学习文本:
--

人类的悲哀就在于,曾几何时,随着文明的发展壮大和复杂化,我们的生态环境的状况却与之背道而驰。密集农业破坏和威胁物种的多样性;发达的各类制造业和矿业则直接污染和破坏环境。事实证明,如果毫无伦理约束,人类便会对自然竭泽而渔。从事灾难研究的人类学家指出,科技发达的现代文明并没有使我们整体上变得更安全。恰恰相反,它带来的是更多的脆弱性累积。切尔诺贝利事件、福岛核泄漏事件,以及众多的由水库建设之后产生的大小灾难,不就是文明给人类带来的么?遑论历史上的不尽的宗教战争和两次世界大战。戴蒙德作为生物学家,强调了“驯化”对人类文明进程的伟大贡献。他也指出了“驯化”给人类带来的问题,而农业可能是人类所犯下的最大的错误所谓人类所犯的最大错误是就总体历史(global history)而言的。这个批评也包含了这样的弦外之音:我们需要生态环境,但生态环境可以不需要我们。所以人类应该倍加珍惜生存其间的生态环境。如何珍惜?除了将维护和保护生态纳入文明的维度,狩猎采集生计的美德当对我们有所启迪。

--

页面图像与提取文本
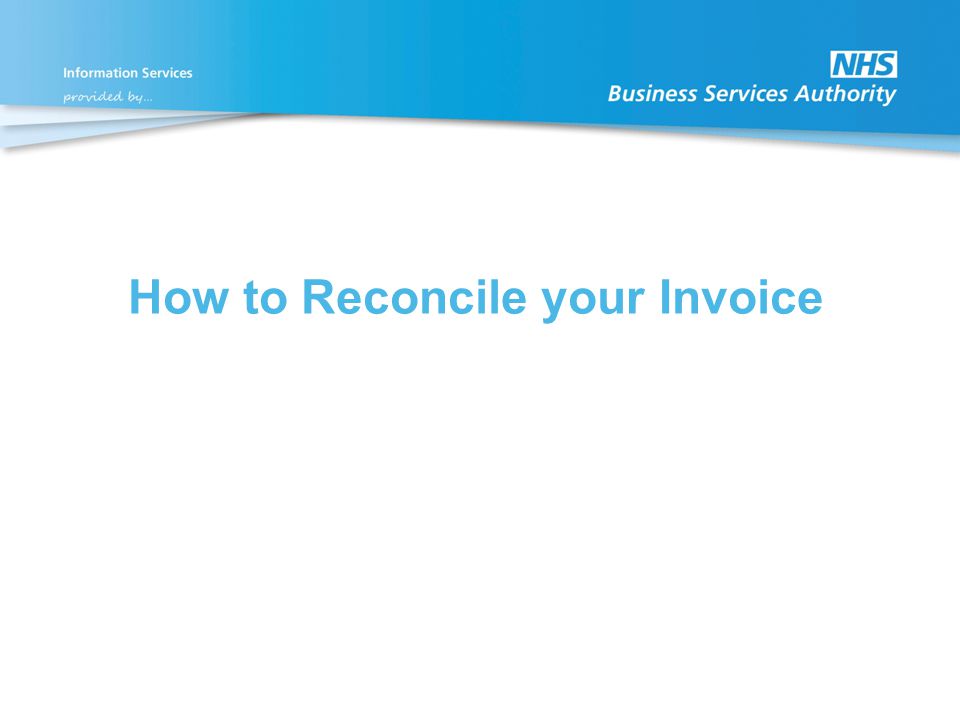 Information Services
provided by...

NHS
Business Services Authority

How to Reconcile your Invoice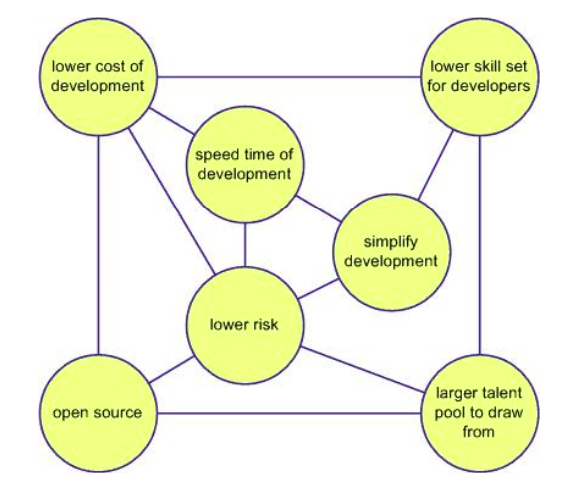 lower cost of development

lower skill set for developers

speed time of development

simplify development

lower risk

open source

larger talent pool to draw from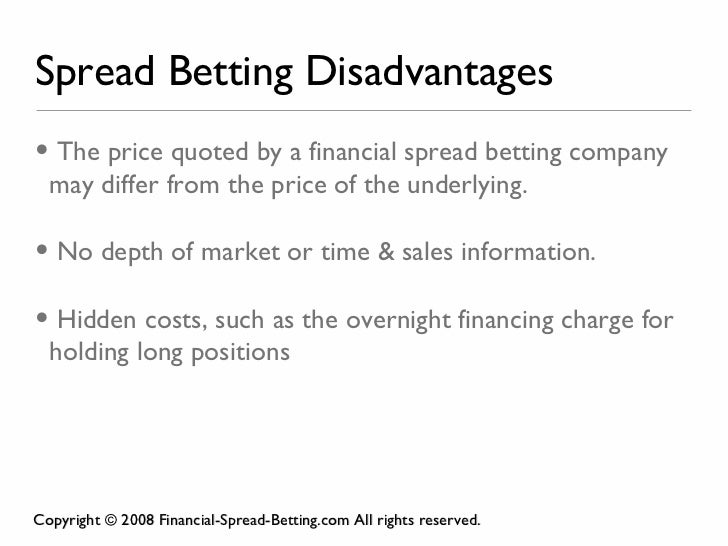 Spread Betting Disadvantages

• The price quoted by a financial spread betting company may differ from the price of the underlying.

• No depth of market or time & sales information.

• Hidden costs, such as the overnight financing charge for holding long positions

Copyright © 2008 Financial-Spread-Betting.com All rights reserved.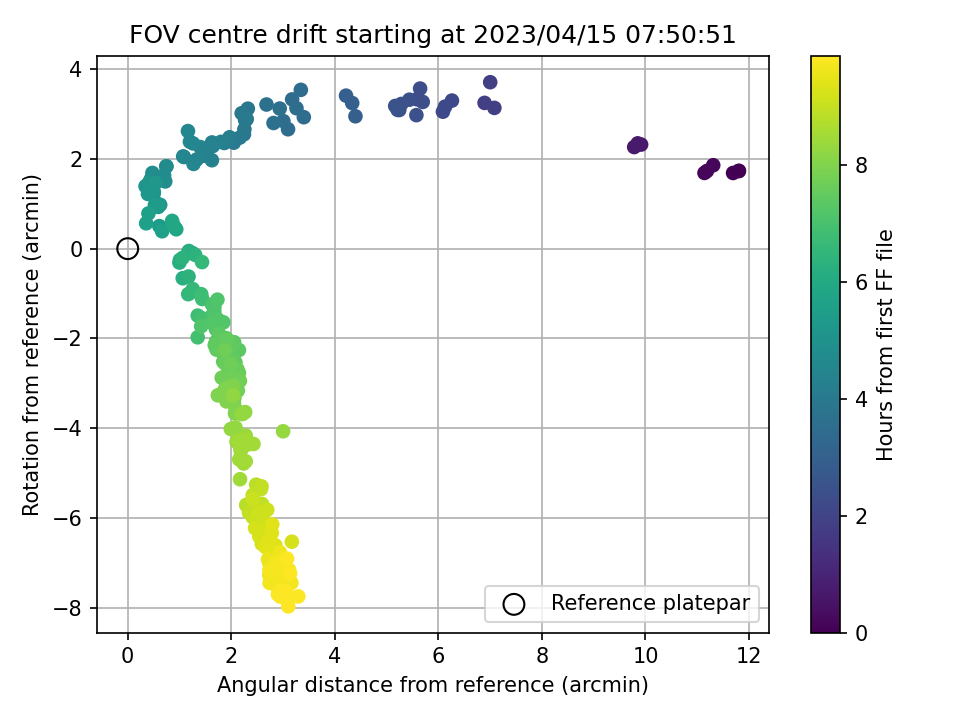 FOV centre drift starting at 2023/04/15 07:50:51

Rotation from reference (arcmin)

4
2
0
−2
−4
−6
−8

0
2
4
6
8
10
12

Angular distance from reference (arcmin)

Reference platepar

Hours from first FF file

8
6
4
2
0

--

任务: 按照学习文本的说法,从事灾难研究的人类学家认为科技发达的现代文明带来了什么?

你的解答: 更多的脆弱性累积。